Site hosted by Angelfire.com: Build your free website today!
The Xerox Alto Computer
A revolutionary machine!

In 1972, Xerox Corporation decided to produce a personal computer to be used for research. The result was the
     Alto computer, whose name comes from the Xerox Palo Alto Research Center where it was developed. The Alto
     was the result of a joint effort by Ed McCreight, Chuck Thacker, Butler Lampson, Bob Sproull, and Dave Boggs,
     who were attempting to make a device that was small enough to fit in an office comfortably, but powerful enough
     to support a reliable, high-quality operating system and graphics display.
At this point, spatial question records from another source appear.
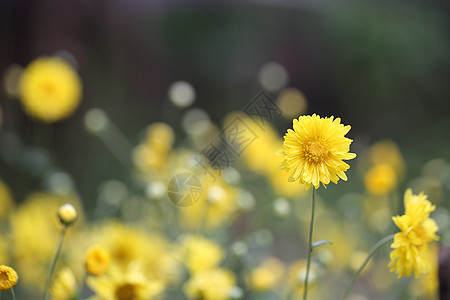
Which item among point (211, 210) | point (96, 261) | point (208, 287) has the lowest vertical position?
point (96, 261)

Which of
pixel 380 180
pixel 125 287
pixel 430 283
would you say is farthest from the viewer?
pixel 380 180

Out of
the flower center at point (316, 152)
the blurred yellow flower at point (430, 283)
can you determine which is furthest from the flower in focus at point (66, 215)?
the blurred yellow flower at point (430, 283)

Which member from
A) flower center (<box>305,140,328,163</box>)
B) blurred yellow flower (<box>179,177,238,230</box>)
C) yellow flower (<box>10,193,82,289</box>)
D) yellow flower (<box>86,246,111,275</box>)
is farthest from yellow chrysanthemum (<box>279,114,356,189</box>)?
yellow flower (<box>10,193,82,289</box>)

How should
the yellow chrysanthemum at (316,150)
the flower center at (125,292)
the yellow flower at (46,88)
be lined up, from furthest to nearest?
the yellow flower at (46,88) < the flower center at (125,292) < the yellow chrysanthemum at (316,150)

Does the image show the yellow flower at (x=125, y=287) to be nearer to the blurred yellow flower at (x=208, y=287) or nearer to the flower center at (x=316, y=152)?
the blurred yellow flower at (x=208, y=287)

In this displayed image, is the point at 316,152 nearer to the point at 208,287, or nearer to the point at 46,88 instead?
the point at 208,287

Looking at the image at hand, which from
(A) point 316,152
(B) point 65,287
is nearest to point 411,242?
(A) point 316,152

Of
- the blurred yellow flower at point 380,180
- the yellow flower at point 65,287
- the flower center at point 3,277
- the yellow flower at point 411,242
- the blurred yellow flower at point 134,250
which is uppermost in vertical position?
the blurred yellow flower at point 380,180

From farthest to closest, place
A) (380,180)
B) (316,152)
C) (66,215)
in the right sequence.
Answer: (380,180) → (66,215) → (316,152)

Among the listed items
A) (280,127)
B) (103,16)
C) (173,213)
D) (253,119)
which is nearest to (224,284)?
(173,213)

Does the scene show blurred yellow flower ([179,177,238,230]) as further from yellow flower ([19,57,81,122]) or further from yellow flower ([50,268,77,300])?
yellow flower ([19,57,81,122])
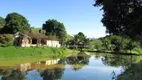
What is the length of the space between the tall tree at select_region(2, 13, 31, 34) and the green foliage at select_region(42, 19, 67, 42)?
19.7m

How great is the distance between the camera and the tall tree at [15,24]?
89.4 meters

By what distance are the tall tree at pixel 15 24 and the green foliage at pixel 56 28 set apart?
64.5ft

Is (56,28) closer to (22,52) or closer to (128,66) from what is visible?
(22,52)

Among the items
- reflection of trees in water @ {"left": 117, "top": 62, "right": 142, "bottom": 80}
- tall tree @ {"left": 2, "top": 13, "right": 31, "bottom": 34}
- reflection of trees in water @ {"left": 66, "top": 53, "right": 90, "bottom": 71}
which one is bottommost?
reflection of trees in water @ {"left": 66, "top": 53, "right": 90, "bottom": 71}

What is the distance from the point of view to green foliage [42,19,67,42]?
11788 centimetres

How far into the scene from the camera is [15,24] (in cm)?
9050

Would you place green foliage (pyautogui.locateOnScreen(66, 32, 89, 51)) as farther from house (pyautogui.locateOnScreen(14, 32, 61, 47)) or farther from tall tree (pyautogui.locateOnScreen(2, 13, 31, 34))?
tall tree (pyautogui.locateOnScreen(2, 13, 31, 34))

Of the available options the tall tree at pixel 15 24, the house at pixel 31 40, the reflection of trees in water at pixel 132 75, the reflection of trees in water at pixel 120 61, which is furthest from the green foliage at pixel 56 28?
the reflection of trees in water at pixel 132 75

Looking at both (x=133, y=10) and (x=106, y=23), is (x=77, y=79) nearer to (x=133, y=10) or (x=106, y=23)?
(x=106, y=23)

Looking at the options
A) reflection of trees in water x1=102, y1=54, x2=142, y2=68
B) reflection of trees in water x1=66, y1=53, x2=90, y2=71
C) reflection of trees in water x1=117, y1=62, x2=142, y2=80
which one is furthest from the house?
reflection of trees in water x1=117, y1=62, x2=142, y2=80

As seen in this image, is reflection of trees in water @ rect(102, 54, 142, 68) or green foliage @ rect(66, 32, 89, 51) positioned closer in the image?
reflection of trees in water @ rect(102, 54, 142, 68)

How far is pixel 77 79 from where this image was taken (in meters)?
27.7

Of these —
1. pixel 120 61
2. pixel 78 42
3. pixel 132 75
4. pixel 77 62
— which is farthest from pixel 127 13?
pixel 78 42

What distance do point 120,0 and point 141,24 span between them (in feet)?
7.79
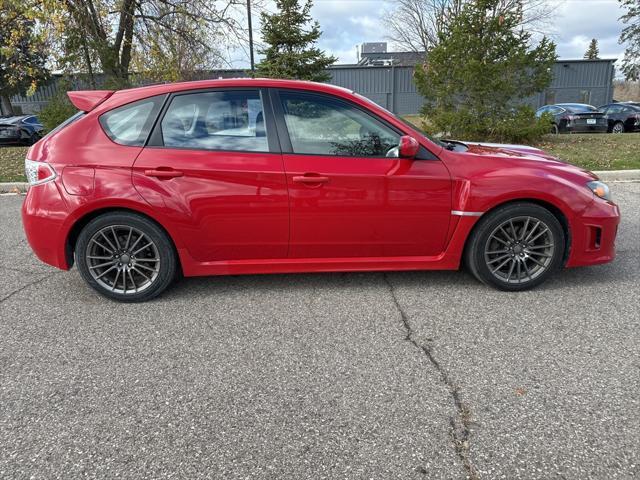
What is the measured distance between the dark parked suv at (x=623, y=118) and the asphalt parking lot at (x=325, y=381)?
61.9ft

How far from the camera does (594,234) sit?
3.81 metres

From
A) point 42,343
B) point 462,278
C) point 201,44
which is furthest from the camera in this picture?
point 201,44

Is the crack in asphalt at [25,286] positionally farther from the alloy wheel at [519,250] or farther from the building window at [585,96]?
the building window at [585,96]

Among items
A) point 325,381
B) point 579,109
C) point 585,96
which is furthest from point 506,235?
point 585,96

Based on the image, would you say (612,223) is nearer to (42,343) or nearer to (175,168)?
(175,168)

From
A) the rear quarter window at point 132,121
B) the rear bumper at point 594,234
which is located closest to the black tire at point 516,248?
the rear bumper at point 594,234

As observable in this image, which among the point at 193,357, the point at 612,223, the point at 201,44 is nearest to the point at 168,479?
the point at 193,357

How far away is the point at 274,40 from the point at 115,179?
1259 centimetres

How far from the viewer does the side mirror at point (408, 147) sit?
3492mm

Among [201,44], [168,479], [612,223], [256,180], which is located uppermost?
[201,44]

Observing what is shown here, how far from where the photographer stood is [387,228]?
3.70 m

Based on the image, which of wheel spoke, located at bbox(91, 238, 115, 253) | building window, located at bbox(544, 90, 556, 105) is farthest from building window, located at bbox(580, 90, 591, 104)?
wheel spoke, located at bbox(91, 238, 115, 253)

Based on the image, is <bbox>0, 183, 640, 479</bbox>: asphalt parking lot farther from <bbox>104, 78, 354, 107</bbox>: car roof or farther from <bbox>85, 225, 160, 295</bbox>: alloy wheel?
<bbox>104, 78, 354, 107</bbox>: car roof

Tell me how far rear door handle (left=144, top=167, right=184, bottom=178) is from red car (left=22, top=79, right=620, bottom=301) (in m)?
0.02
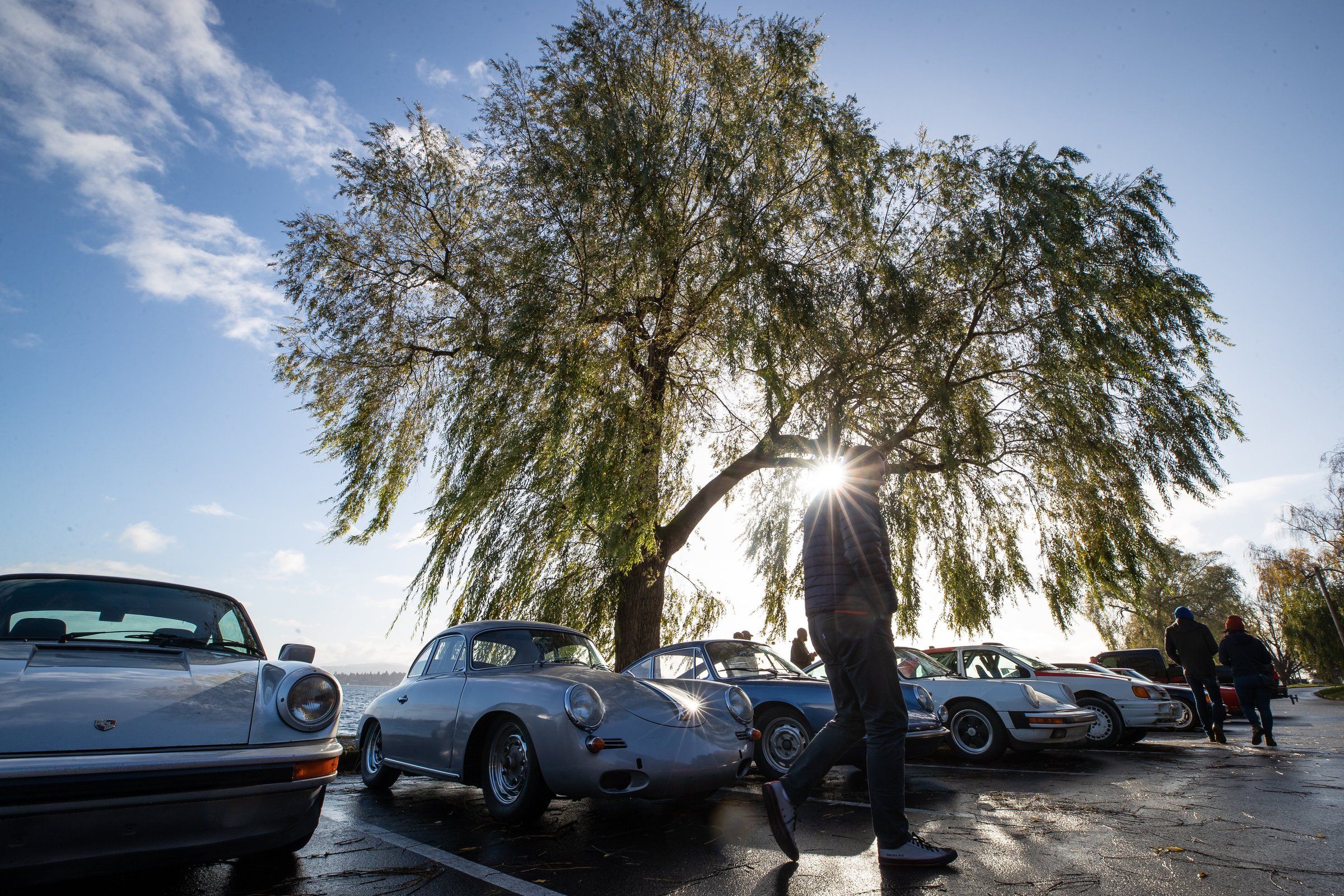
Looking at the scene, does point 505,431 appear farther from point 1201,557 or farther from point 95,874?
point 1201,557

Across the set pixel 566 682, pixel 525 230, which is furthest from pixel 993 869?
pixel 525 230

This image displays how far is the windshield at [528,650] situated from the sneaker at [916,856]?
2958 mm

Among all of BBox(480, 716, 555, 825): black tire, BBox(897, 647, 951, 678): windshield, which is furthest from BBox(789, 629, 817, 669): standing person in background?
BBox(480, 716, 555, 825): black tire

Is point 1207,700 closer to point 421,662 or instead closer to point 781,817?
point 781,817

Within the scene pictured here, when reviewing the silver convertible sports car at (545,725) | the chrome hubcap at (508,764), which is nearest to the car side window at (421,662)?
the silver convertible sports car at (545,725)

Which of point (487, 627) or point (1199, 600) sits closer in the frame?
point (487, 627)

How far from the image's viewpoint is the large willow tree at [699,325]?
360 inches

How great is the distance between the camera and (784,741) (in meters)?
6.71

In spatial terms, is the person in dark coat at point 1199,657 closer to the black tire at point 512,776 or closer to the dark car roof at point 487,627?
the dark car roof at point 487,627

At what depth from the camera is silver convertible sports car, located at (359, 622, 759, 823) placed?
4.20 metres

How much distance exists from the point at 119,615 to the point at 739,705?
397cm

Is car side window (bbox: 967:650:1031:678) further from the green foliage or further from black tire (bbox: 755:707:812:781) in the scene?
the green foliage

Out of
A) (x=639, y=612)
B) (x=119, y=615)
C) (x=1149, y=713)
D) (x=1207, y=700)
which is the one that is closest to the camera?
(x=119, y=615)

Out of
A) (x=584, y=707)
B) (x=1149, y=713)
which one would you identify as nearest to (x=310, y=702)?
(x=584, y=707)
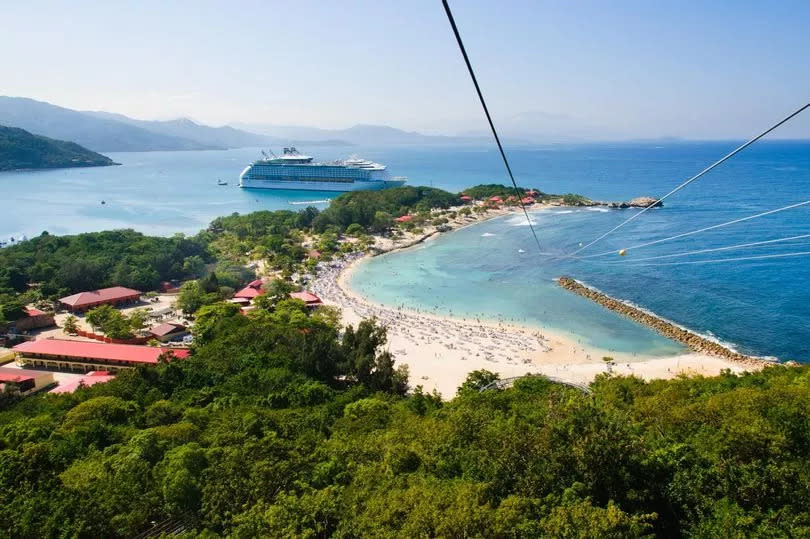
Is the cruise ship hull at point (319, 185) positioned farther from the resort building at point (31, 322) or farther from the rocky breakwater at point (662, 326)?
the resort building at point (31, 322)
Their goal was to provide each user with
     a personal computing facility capable of meeting all individual needs and a communications facility that would allow
     users to share information easily.
     In 1978, Xerox donated a total of fifty Altos to Stanford, Carnegie-Mellon, and MIT (Massachusetts Institute of
     Technology). These machines were quickly assimilated into the research community and rapidly became the
     standard against which other personal computers were judged.
 
 
 
The Hardware 
 
 
 
 

The Alto consists of four major parts: the graphics display, the keyboard, the graphics mouse, and the disk storage/processor box. Each Alto is housed in a beautifully formed, textured beige metal cabinet that hints at its $32,000 price tag (1979US money). With the exception of the disk storage/processor box, everything is designed to sit on a desk or tabletop.

 
The Graphics Display

The graphics display is the most striking feature of the Alto. It looks somewhat like a television screen that has been turned sideways (see photo). It is a raster-scan display, and the physical dimensions of the screen are 8 inches (horizontal) by 10 inches (vertical). The black-and-white display allows the user to address an area 808 pixels (picture elements) vertically by 606 pixels horizontally. This results in resolution of about 80 points per inch.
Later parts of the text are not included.